Defining the language of sections in the Yingzao fashi

Week 01, 2003.01.09

Housekeeping

About the course


Writing

What do you know about wood-frame architecture (in the Tang, Song, and Yuan dynasties)? What questions do you have?


Course preview: defining a language of sections

Here are 18 sections from the Yingzao fashi. Why do they look similar? Evaluate whether a previously unknown section is in the language. Create a new section in the language.


Definitions

Design

“An n-ary relation among drawings, other kinds of descriptions, and correlative devices as needed” (Stiny 1990, 97). In other words, the representation of a building, not the building itself.

Set

“[A] collection, possibly infinite, of distinct numbers, objects, etc., that is treated as an entity in its own right, and with identity dependent only upon its members” (The HarperCollins dictionary of mathematics).

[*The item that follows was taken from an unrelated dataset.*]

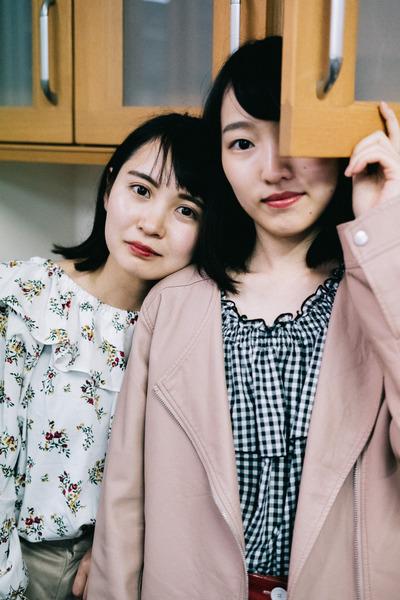 菊川家具_野崎3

Generative and enumerative definitions

See below.

Language of designs

A set of designs based on a common generative definition.

Style

“When several buildings each create a similar impression, they are said to exemplify a particular architectural style” (Stiny and Mitchell 1978, 17, original emphasis). In other words, a language of designs that are perceived to be similar.

Corpus

A body of designs on which an analysis is based (adapted from The new shorter Oxford English dictionary: “A body of spoken or written material on which a linguistic analysis is based”).


Defining style (Stiny and Mitchell)

Stiny and Mitchell (1978, 17) give three tests for understanding (or characterizing or defining) a style.

Given a finite corpus of buildings that are perceived to be alike in some sense, the problem of style consists of characterizing the basis for this likeness. Ideally this characterization has three main purposes: (1) it should clarify the underlying commonality of structure and appearance manifest for the buildings in the corpus; (2) it should supply the conventions and criteria necessary to determine whether any other building not in the original corpus is an instance of the style; and (3) it should provide the compositional machinery needed to design new buildings that are instances of the style. If the characterization of a particular architectural style is to have any explanatory or predictive value, it must satisfy these descriptive, analytic, and synthetic tests of adequacy.


Defining a language of sections generatively

  • Demonstrate generative definition with the Flash grammar.

  • Generate a language of sections.


Generative and enumerative definitions

Simon (1996, 210–211) calls them state descriptions and process descriptions. What we used in the Flash grammar is a generative definition. It helps us answer all three tests in a way that an enumerative definition cannot.

Clearly this generative characterization satisfies the preceding criteria: the rules of the grammar elucidate the structure and appearance of villa plans; any villa can be determined to be an instance of the style by simply determining whether there is a sequence of rule applications that generates its plan; and plans of villas not already existing can be generated by the grammar (Stiny and Mitchell 1978, 17).

We can change the language by changing the definition.

  • {2, 4, 6, 8} = {x : x = 2n, nN, n ≤ 4}

  • {2, 4, 6, 8, 10} = {x : x = 2n, nN, n ≤ 5}

  • {2, 4, 6, 8, …} = {x : x = 2n, n N}

  • {3, 6, 9, 12} = {x : x = 3n, n N, n ≤ 4}


One-minute paper

What is the main thing you learned? What is your main question?


Assignment 1 out

Begin with the corpus of 18 sections from the Yingzao fashi. Define a language that includes this corpus. Modify the Flash grammar by adding, deleting, or constraining rules (page 1 only). Generate all the sections in the language. If some of the sections seem not to belong, or if some that do belong are missing, revise the grammar again. Show the final version of the rules, all the sections in the language, and some sections not in the language.

Appraise the software briefly. What is the best aspect? What is the worst aspect? How would you improve it?


Next class

Rules and gaps in the Yingzao fashi



References

Simon, Herbert A. 1996. The sciences of the artificial. 3rd ed. Cambridge, Mass.: MIT Press.

Stiny, George. 1990. What is a design? Environment and planning B: planning & design 17: 97–103.

Stiny, George, and William J. Mitchell. 1978. The Palladian grammar. Environment and planning B: planning & design 5: 5–18.